> **Work to be completed**
Pick up the column below about a proposed Betty White statue in Wingham and continue it from its last sentence.

> **Text**

· · ·

So, you're saying there's a chance - The Chaff with Scott Stephenson
Since January, The Chaff has been pursuing a simple question with very un-simple persistence. Should Wingham build a statue of Betty White, on the entirely factual basis that her grandmother, Margaret Hobbs, was born there? What began as a neat local curiosity has, over time, developed the structural confidence of something that refuses to remain decorative. It has been refined, expanded, tested and at one point briefly lost in what was later described as a contained incident involving extraterrestrial interference and selective memory erosion. That week remains in circulation in some corners of the community, depending on how you define “circulation”.
North Huron Chief Administrative Officer Nelson Santos agreed to discuss the matter with The Chaff, alongside his regular duties covering infrastructure, staffing, emergency planning and the general expectation that municipal systems continue to function.
The interview began with grandmothers. Santos treated the subject with immediate seriousness, describing them as “an important part and extension of our family,” offering “history, lessons learned, good advice and also warnings.” It was a grounded response that neither inflated nor deflected. Instead, it framed the entire conversation in practical terms. Memory, in this view, is not decorative. It is functional, carried forward through people who remember things others do not.

· · ·

> **Listed entries**
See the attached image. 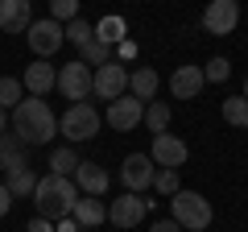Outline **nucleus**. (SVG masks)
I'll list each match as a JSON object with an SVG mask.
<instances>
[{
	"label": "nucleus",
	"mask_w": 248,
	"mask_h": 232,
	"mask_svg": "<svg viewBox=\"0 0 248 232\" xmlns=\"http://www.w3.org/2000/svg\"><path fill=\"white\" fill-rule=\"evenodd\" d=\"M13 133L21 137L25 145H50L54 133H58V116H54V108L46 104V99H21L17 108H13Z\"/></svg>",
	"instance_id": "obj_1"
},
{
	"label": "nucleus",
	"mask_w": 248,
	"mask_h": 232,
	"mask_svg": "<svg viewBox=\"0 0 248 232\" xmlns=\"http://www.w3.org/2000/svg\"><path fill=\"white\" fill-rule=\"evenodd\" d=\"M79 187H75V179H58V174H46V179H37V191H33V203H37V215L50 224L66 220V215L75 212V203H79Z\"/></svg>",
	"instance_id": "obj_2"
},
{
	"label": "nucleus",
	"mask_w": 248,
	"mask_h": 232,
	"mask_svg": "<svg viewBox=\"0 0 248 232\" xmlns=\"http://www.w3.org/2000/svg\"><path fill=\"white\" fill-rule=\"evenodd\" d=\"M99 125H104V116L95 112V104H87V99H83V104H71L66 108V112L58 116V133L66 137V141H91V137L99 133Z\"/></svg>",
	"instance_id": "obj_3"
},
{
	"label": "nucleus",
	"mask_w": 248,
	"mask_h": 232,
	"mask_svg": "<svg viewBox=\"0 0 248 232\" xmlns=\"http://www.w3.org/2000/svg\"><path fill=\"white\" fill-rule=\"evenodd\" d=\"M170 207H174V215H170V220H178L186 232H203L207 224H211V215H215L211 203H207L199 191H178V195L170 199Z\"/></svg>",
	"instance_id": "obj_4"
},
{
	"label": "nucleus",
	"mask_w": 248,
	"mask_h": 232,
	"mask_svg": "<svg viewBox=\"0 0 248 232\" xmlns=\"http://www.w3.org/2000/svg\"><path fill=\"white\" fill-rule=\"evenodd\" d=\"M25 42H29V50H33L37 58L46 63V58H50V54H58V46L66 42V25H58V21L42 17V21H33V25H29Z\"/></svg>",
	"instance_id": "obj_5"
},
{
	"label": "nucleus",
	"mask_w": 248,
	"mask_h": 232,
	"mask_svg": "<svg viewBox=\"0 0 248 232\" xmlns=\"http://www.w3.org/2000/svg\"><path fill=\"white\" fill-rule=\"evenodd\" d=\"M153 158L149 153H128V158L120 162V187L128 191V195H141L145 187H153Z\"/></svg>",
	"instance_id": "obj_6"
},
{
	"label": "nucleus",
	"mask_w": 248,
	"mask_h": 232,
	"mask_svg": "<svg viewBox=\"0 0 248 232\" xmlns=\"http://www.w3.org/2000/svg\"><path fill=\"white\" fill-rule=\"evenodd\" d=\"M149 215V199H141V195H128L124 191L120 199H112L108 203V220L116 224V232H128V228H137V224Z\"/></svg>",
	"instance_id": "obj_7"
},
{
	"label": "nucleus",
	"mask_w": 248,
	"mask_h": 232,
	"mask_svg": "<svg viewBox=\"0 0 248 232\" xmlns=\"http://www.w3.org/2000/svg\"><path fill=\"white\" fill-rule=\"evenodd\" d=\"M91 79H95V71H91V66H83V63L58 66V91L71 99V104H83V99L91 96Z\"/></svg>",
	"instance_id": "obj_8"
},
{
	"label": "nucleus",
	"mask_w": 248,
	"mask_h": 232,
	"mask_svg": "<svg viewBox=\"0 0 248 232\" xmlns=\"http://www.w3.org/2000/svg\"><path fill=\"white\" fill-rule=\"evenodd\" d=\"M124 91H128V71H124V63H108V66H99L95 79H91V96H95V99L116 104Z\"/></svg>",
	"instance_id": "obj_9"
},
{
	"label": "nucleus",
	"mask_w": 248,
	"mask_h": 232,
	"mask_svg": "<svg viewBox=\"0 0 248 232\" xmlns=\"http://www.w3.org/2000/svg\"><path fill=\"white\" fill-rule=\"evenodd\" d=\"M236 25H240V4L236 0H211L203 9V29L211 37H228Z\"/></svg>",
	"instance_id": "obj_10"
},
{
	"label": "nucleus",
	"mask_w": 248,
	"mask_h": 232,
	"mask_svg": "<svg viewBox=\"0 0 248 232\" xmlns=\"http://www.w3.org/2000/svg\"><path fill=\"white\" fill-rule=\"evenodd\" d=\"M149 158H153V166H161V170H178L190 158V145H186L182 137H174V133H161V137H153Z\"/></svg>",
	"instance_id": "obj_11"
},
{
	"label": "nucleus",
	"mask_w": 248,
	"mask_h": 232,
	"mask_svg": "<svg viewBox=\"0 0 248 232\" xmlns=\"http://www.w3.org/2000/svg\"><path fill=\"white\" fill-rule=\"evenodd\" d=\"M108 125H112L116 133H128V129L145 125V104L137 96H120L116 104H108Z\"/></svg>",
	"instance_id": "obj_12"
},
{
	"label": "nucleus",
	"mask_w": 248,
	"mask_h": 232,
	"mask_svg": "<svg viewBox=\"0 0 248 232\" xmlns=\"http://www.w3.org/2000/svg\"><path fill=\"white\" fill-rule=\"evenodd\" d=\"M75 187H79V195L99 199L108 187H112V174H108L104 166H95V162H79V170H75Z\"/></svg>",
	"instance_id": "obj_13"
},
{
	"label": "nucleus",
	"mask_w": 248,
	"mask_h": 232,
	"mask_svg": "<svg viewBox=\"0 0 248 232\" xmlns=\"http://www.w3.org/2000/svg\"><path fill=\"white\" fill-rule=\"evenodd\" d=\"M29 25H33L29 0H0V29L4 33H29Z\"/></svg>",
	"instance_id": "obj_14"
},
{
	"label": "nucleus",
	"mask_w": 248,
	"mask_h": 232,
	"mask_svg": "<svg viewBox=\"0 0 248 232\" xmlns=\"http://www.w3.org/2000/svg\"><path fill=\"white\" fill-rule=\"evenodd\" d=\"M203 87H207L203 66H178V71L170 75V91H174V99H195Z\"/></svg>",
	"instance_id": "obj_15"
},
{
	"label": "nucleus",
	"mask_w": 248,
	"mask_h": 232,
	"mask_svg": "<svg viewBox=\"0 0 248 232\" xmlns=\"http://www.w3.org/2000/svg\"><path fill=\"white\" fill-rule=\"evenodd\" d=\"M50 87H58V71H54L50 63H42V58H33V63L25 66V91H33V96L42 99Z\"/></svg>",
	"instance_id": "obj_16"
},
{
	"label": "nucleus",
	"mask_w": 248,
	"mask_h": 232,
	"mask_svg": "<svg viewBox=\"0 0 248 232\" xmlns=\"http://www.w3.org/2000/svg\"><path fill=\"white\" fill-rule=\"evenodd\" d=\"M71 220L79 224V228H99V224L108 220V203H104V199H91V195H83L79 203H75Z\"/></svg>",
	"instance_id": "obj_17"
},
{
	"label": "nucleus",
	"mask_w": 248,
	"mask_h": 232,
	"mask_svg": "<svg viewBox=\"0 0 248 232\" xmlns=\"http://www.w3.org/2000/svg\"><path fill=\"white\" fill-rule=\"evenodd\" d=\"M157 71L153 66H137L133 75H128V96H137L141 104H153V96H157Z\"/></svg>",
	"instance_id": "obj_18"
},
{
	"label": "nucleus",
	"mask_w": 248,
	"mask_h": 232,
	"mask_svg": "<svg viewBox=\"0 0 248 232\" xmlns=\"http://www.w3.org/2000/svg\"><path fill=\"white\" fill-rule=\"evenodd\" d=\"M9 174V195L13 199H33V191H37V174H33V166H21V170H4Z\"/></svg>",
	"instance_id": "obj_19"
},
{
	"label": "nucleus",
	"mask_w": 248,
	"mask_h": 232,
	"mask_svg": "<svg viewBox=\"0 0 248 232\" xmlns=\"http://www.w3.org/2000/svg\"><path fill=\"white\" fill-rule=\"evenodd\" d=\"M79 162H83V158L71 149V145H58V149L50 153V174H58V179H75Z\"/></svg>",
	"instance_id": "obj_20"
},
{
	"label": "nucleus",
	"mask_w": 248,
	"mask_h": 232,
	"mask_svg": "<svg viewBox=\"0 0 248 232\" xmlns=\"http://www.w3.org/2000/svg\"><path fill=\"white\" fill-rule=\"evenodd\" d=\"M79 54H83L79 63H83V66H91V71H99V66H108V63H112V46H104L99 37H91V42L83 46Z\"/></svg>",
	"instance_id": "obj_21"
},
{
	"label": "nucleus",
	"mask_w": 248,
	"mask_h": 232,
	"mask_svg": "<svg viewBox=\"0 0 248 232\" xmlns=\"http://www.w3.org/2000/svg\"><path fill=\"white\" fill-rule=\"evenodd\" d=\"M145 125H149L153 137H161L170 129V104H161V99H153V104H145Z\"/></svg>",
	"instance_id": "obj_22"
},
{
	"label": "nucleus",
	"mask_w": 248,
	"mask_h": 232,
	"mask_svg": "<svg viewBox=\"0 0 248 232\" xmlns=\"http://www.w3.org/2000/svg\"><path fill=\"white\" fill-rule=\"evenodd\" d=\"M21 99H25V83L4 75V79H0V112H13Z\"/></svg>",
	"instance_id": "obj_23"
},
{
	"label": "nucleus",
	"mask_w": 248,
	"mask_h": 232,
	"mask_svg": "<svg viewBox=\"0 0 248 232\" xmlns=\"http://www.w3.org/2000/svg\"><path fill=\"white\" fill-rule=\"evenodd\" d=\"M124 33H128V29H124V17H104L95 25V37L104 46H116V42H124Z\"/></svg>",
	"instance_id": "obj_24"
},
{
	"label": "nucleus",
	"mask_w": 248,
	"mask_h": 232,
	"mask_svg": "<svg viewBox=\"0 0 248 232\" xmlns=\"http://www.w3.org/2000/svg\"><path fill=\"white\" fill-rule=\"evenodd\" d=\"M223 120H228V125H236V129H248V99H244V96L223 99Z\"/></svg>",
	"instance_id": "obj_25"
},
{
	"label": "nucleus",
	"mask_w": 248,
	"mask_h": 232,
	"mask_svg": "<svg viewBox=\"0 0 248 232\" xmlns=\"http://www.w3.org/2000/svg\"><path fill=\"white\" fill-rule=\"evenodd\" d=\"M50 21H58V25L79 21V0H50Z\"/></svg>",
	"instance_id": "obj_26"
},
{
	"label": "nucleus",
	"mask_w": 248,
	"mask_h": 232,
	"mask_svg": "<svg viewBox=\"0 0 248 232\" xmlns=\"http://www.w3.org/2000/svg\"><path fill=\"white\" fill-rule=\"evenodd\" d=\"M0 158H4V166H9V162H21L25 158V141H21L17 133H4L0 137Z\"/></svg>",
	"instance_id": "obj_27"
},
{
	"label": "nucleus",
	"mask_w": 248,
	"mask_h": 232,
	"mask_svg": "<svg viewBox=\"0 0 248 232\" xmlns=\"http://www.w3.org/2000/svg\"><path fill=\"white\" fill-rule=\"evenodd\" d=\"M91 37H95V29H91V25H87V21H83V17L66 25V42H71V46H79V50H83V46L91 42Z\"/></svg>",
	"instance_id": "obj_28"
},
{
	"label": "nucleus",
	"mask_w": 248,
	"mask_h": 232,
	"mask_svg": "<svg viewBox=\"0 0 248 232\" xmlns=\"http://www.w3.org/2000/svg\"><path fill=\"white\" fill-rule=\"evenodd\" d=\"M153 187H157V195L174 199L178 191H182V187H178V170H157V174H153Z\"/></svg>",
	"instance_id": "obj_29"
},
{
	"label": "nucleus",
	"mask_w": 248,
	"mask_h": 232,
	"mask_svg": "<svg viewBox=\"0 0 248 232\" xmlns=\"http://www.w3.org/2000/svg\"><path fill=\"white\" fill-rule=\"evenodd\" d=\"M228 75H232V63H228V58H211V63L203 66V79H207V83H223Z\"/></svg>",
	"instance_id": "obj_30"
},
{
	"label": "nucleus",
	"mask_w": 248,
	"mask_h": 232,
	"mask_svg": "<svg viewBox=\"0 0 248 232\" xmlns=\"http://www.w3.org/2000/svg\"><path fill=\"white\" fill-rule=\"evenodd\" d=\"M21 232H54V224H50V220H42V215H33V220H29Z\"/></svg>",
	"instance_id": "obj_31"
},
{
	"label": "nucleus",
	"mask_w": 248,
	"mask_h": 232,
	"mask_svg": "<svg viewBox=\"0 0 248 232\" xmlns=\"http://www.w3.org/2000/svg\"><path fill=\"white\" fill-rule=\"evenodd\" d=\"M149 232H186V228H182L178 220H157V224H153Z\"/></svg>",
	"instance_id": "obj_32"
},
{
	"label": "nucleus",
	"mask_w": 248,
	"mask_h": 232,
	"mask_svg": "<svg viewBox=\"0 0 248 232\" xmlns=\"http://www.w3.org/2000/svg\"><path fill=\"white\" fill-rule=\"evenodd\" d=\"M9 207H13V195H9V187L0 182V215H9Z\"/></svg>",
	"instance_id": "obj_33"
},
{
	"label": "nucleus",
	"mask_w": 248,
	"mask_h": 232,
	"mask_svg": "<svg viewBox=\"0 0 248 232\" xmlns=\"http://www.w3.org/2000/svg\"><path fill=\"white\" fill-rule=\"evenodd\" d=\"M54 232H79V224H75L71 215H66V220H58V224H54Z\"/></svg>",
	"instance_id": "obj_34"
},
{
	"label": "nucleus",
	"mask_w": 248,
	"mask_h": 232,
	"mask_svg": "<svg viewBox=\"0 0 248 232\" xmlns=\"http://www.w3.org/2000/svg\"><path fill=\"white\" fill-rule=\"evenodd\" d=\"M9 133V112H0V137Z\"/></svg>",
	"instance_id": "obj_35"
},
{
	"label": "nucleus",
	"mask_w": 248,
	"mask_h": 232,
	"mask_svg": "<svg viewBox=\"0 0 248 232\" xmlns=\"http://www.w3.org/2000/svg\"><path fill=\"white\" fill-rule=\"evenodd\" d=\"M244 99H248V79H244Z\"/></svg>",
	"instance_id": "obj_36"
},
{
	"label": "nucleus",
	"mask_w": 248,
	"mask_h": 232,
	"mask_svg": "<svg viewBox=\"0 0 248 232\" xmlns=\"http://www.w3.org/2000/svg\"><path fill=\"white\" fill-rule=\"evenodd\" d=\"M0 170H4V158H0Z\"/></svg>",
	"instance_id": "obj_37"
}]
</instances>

· · ·

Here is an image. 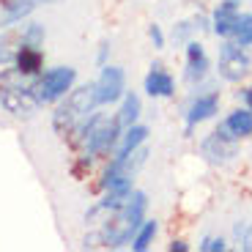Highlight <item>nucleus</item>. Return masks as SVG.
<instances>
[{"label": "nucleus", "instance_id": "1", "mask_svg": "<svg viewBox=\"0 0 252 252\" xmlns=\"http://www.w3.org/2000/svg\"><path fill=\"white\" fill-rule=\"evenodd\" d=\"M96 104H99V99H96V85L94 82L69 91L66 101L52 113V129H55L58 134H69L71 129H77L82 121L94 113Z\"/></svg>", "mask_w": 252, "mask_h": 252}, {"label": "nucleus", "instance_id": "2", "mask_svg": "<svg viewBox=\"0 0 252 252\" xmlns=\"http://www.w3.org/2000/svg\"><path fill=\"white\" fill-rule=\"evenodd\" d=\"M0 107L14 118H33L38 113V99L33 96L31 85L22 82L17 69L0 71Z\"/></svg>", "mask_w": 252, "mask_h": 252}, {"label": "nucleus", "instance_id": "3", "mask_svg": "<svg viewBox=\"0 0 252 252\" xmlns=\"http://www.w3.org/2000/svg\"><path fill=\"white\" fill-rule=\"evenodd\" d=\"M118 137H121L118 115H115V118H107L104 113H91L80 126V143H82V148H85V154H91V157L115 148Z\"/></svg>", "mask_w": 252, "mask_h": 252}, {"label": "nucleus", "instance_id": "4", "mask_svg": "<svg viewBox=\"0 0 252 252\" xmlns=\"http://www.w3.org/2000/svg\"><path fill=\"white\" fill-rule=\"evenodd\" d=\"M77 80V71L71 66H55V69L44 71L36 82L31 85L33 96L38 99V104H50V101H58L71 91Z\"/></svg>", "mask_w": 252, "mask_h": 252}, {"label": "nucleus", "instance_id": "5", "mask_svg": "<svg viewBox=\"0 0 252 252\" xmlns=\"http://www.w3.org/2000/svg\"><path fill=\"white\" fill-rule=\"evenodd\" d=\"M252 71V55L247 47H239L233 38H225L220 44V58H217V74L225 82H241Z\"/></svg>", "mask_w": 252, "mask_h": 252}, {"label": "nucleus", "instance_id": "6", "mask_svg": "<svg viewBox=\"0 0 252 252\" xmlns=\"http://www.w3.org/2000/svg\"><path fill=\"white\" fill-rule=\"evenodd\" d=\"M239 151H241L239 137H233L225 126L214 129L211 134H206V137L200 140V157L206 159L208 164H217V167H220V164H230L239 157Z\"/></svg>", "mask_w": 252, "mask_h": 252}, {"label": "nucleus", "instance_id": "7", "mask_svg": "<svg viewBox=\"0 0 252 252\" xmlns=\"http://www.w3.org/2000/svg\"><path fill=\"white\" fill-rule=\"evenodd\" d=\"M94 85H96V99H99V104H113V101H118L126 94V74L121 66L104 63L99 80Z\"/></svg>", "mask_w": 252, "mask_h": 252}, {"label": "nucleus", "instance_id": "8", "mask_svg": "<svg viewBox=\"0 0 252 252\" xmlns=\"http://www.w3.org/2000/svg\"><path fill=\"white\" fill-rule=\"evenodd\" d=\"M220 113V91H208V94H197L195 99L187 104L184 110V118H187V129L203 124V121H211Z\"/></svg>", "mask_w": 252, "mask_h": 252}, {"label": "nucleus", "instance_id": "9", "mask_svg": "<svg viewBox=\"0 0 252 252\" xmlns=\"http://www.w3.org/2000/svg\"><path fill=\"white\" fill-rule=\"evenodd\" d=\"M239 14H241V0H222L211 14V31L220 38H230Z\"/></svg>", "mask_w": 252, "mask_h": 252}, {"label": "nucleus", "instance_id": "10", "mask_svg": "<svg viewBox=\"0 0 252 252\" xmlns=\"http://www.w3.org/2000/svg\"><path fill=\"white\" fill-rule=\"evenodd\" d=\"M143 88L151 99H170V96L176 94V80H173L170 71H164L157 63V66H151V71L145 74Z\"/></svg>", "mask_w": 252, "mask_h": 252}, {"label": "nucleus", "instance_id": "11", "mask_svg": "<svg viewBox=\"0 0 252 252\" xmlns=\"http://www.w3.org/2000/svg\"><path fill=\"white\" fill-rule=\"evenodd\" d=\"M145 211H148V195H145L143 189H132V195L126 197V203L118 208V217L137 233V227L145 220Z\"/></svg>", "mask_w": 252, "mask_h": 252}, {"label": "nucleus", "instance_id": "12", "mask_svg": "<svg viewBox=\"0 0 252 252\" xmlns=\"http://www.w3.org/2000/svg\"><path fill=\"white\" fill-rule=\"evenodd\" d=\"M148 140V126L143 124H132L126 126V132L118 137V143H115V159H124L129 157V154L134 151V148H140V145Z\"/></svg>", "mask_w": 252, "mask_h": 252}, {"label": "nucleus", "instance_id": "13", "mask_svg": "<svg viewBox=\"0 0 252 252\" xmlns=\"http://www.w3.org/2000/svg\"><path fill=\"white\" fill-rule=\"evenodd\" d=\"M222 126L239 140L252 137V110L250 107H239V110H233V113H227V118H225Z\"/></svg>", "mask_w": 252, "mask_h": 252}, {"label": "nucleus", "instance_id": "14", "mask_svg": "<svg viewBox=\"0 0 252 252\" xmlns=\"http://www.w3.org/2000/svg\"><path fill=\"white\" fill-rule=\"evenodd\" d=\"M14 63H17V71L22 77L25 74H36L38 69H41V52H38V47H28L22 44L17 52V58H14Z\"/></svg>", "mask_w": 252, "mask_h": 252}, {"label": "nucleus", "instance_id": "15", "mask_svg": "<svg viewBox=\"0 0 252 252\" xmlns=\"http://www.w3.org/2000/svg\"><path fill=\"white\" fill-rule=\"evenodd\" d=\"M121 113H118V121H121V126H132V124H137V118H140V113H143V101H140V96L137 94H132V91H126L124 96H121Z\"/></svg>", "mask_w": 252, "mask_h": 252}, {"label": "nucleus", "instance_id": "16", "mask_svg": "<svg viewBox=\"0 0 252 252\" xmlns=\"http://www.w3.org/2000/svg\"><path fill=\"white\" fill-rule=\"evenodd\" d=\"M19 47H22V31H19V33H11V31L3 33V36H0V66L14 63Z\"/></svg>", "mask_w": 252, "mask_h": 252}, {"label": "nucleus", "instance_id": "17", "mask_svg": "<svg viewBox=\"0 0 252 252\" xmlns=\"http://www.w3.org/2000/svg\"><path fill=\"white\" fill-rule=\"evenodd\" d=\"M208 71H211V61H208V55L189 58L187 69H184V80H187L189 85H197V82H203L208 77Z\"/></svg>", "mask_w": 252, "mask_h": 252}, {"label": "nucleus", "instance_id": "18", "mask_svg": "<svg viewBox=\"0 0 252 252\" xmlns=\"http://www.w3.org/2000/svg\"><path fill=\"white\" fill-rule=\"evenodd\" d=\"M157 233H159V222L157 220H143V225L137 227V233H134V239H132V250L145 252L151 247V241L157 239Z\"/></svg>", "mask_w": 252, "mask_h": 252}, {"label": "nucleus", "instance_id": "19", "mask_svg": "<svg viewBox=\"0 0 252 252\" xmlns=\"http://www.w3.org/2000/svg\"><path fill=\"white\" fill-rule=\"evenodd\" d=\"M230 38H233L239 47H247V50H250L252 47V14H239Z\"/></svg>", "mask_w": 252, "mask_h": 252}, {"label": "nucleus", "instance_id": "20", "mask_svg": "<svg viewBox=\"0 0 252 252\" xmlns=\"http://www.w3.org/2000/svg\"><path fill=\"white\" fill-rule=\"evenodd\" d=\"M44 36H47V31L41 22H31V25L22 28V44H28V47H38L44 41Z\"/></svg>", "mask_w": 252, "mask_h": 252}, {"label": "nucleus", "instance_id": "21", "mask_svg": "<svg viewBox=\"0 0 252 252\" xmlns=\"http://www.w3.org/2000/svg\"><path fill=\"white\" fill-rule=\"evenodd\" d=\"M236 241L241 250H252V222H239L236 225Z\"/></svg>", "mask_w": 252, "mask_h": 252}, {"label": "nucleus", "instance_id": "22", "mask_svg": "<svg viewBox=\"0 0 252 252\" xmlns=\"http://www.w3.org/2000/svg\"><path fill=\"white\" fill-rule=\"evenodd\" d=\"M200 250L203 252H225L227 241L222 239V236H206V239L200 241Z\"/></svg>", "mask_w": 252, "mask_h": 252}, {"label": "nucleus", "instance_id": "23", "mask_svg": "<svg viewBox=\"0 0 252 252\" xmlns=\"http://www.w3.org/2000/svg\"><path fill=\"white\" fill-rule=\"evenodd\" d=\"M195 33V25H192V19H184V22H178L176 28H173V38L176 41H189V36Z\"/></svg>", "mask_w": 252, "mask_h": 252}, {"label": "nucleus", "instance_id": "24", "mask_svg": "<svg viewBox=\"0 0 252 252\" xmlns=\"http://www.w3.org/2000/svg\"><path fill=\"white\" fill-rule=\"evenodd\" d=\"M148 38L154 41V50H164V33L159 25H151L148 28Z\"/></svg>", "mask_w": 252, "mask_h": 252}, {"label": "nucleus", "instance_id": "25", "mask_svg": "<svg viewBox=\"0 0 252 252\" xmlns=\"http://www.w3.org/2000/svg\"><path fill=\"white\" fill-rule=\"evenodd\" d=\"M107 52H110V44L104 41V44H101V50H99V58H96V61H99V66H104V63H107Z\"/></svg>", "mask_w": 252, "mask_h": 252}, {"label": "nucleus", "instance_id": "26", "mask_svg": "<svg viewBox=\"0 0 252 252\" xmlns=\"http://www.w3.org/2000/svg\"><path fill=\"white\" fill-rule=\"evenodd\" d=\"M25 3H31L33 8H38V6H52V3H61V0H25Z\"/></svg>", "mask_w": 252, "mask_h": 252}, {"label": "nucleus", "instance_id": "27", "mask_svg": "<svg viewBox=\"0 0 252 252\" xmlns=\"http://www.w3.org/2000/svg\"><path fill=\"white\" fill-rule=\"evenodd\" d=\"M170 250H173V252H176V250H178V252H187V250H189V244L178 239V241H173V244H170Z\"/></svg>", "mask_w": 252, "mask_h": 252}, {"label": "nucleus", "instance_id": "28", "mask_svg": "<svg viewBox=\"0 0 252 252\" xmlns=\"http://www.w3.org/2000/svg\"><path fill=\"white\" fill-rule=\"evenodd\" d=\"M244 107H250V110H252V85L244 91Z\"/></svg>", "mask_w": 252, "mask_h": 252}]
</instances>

· · ·

> **Response**
From there, the discussion moved to Betty White. Santos described her in clear, unembellished terms: “outspoken,” “not being afraid to say her piece,” “family oriented,” and “brave,” adding that “you knew where she stood anytime she spoke or made some kind of action.” There was no attempt to turn this into mythology. The description remained firmly in the realm of observable qualities, the kind that translate easily into public understanding without needing interpretation.
When asked whether these traits should be recognized as aspirational public values, Santos answered without hesitation.
“Absolutely.” The response was brief, but it carried a degree of finality that made it clear the question had not unsettled him so much as already been accounted for somewhere in the broader framework of community values.
The conversation then moved, with the inevitability of something that has been asked enough times to feel structurally unavoidable, to the question of a statue. Santos responded with care, neither dismissing nor overcommitting. “I think that’s a good idea,” he said, before adding, “I don’t know if I’d go to that statue, but maybe… some type of monument or acknowledgement… there’s value.” The phrasing matters here, not because it is evasive, but because it is precise. The idea is accepted as valid, but not yet assigned a physical outcome.
What Santos offered instead was a framework. Communities, he noted, already recognize people in multiple ways. Some forms are permanent, some are subtle and some exist quietly enough that they are only noticed by those already aware of the story. He referenced existing forms of recognition, including gardens and other commemorative approaches, as examples of how communities tell their history without defaulting to a single, fixed expression.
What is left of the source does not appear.